When the government, in its wisdom, allowed liquor outlets to reopen, ‘Alpha males’ amongst us thronged around them, without giving a tinker’s cuss about the highly contagious Delta variant of coronavirus. Having jostled and shoved madly, they must have returned home, taking with them not only alcohol but also the deadly coronavirus, which is looking for lives to snuff out; they have endangered the lives of their family members. Thus, in a single day, the country must have lost most of what it had gained through the past few weeks with the help of an expensive lockdown. The cumulative impact of the ‘bar clusters’ in the making on the country’s pandemic control efforts will be seen in a few weeks. Infections are sure to increase by leaps and bounds. Are the government leaders so drunk as to make such stupid decisions? They blundered in April by refusing to close the country during the traditional New Year period, thereby facilitating the formation of a massive cluster of infections and the subsequent emergence of the Delta variant. Five months on, they have given a turbo boost to the pandemic again by reopening liquor stores haphazardly. The elusive virus must be fist-pumping with glee.

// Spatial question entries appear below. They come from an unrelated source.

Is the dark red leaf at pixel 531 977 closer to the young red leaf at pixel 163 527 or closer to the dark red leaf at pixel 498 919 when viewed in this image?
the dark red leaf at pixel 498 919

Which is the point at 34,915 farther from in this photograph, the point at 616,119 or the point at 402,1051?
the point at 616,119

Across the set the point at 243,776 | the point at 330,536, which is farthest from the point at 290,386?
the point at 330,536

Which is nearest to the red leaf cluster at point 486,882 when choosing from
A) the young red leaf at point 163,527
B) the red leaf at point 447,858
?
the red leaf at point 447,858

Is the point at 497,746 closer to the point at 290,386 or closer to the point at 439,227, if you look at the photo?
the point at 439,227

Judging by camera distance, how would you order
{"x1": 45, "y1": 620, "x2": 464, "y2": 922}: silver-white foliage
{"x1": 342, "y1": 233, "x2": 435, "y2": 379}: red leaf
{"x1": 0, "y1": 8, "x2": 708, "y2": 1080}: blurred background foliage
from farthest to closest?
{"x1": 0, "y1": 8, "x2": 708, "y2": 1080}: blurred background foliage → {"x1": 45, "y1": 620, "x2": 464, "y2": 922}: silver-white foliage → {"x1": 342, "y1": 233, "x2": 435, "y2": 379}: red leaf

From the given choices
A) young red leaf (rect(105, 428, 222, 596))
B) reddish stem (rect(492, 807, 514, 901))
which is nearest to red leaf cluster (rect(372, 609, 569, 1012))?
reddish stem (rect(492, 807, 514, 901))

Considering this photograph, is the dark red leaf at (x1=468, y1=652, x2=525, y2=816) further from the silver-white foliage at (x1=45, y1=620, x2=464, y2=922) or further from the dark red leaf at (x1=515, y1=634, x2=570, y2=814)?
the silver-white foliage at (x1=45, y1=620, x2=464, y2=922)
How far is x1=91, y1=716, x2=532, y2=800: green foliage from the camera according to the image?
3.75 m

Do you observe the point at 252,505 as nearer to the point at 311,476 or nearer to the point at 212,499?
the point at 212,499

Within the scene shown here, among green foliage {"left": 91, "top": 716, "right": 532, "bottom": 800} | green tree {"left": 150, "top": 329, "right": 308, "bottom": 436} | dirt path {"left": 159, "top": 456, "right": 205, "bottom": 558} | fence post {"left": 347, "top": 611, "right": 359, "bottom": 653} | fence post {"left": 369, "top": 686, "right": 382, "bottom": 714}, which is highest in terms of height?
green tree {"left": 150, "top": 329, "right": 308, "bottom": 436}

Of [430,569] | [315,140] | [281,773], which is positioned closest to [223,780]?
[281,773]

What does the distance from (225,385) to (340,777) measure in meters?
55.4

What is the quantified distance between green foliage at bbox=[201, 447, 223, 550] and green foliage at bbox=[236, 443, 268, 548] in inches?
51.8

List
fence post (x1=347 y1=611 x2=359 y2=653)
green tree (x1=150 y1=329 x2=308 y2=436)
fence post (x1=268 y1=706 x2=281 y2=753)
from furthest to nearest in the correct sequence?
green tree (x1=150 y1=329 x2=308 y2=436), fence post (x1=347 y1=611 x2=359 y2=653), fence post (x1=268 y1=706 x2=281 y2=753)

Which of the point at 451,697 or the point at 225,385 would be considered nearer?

The country is technically closed, but practically open. There is a lockdown, and at the same time there is no lockdown, paradoxical as it may sound. However, thankfully, the infection rate and the death toll have been decreasing significantly during the past several days. The government, out of sheer desperation for money, may have thought it would be able to rake in billions of rupees by way of taxes if the liquor outlets were allowed to reopen. But it should at least have ordered the police to keep a watchful eye on the desperate males gathering near liquor stores and ensure that they followed the Covid-19 protocol. The police were conspicuous by their absence. Were they also bending their elbows? (A picture of a traffic cop carrying a carton with VSOA—Very Special Old Arrack—written thereon is doing the rounds on social media!)

Several essential commodities are in short supply. There are complaints of shortages of milk powder and cooking gas. The government, which has chosen to ignore them, is keen to ensure an uninterrupted supply of alcohol! It is too shy to admit that it is desperate to collect taxes at the expense of people’s health; it claims that the demand for illicit brews is on the increase because the authorised liquor outlets have remained closed. If a rise in moonshine sales is the problem, the government must order the police to raid the illicit breweries, including those belonging to its supporters who manufacture a toxic brew euphemistically called ‘artificial toddy’.

Liquor stores will have to be reopened like other businesses, but that must not be done on a priority basis even before the pandemic situation is brought under control. Precautions must be taken to prevent overcrowding when they reopen after the lockdown is officially lifted. Let the buyers of liquor be made to queue up like other consumers who patiently wait for their turns near places such as the Sathosa outlets.